WORK ORDER:
Taking the line that contains "scientific name: Eira barbara" as the first, copy exactly every line through the last line of the records, and nothing else.

PROVIDED DATA:
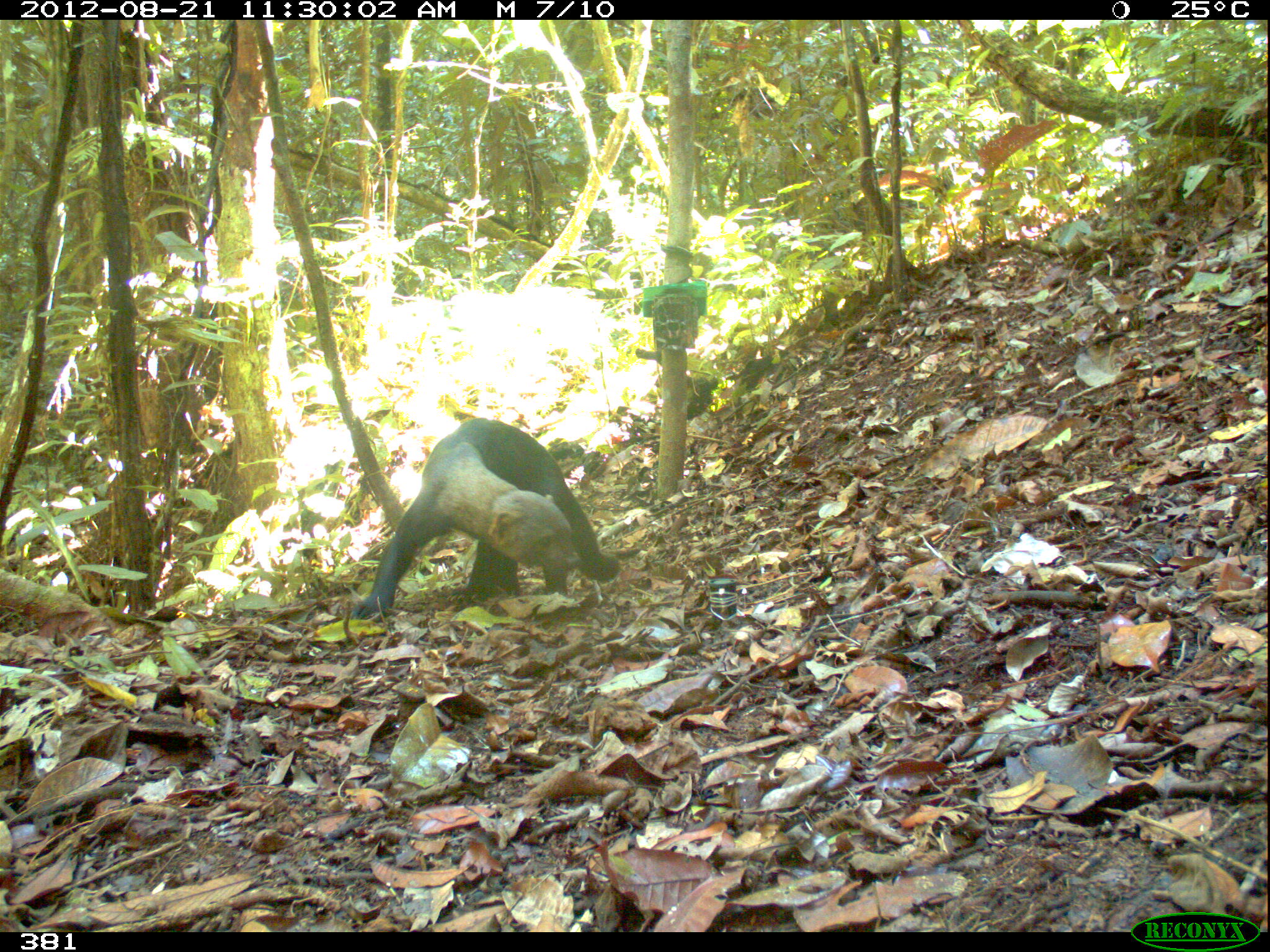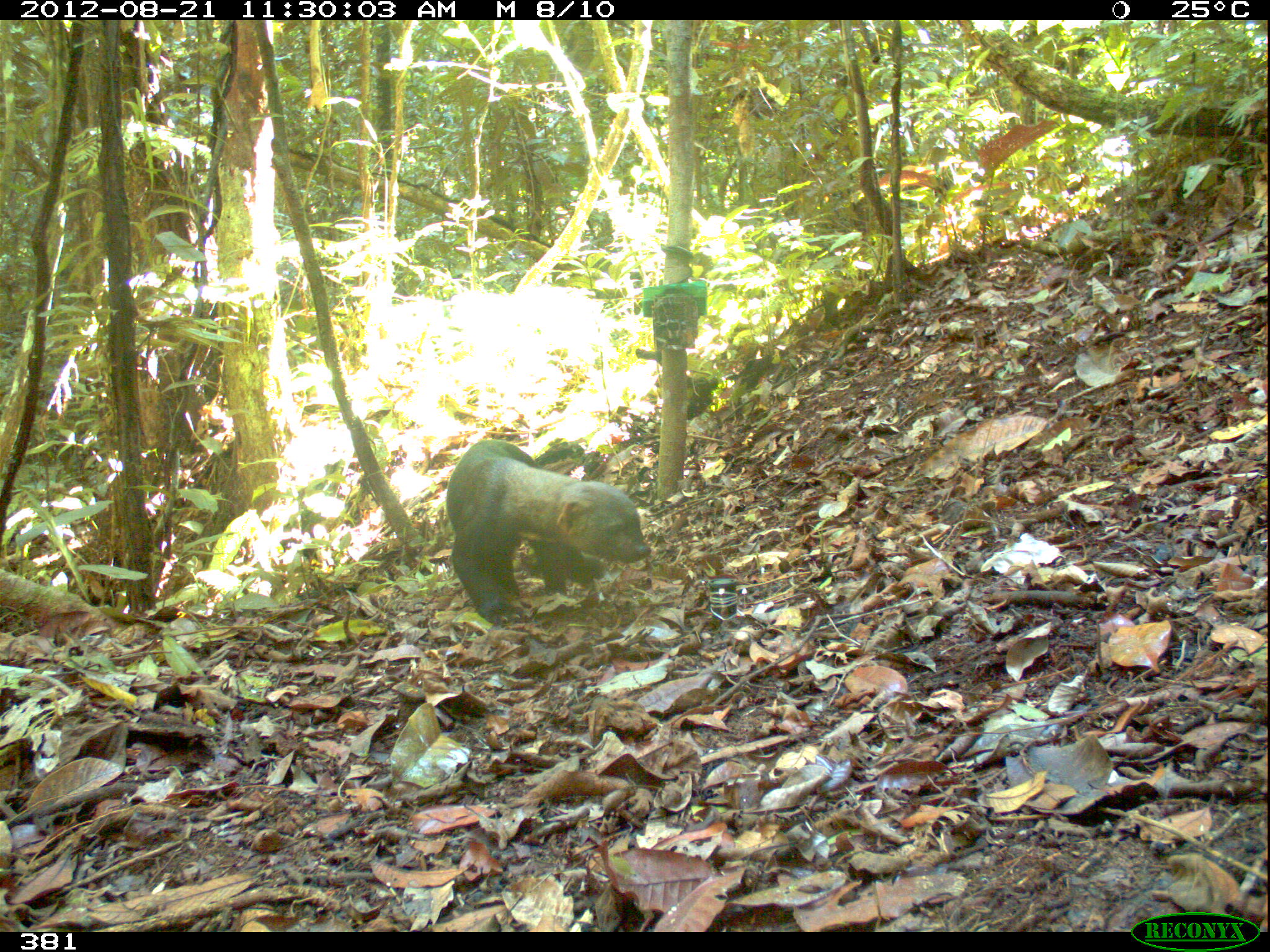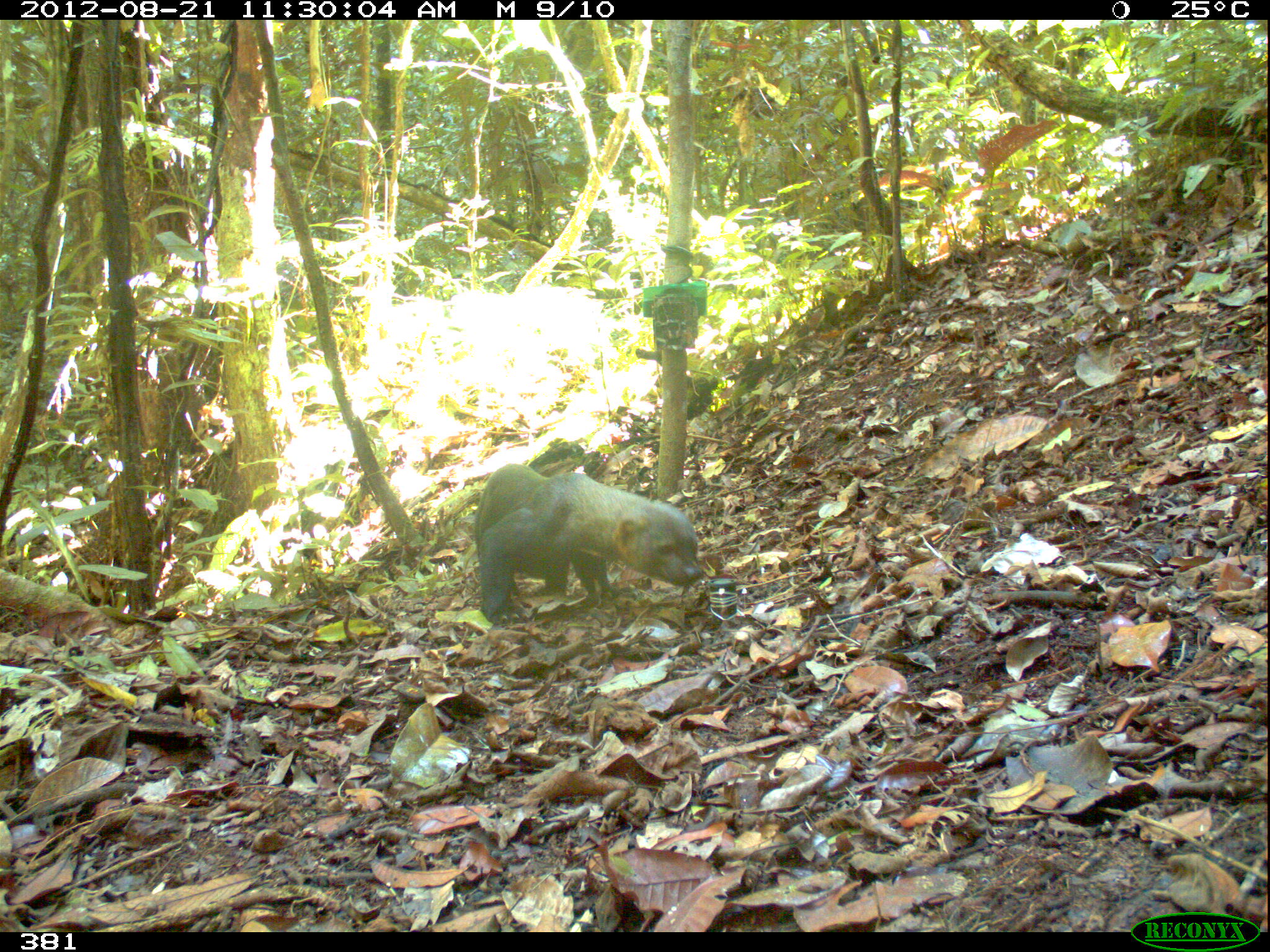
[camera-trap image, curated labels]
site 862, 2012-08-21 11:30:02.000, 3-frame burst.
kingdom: Animalia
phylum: Chordata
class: Mammalia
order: Carnivora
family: Mustelidae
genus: Eira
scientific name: Eira barbara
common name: tayra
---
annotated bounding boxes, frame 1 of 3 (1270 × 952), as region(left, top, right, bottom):
eira barbara: region(351, 416, 620, 622)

SOLUTION TO THIS TASK:
scientific name: Eira barbara
common name: tayra
---
annotated bounding boxes, frame 1 of 3 (1270 × 952), as region(left, top, right, bottom):
eira barbara: region(351, 416, 620, 622)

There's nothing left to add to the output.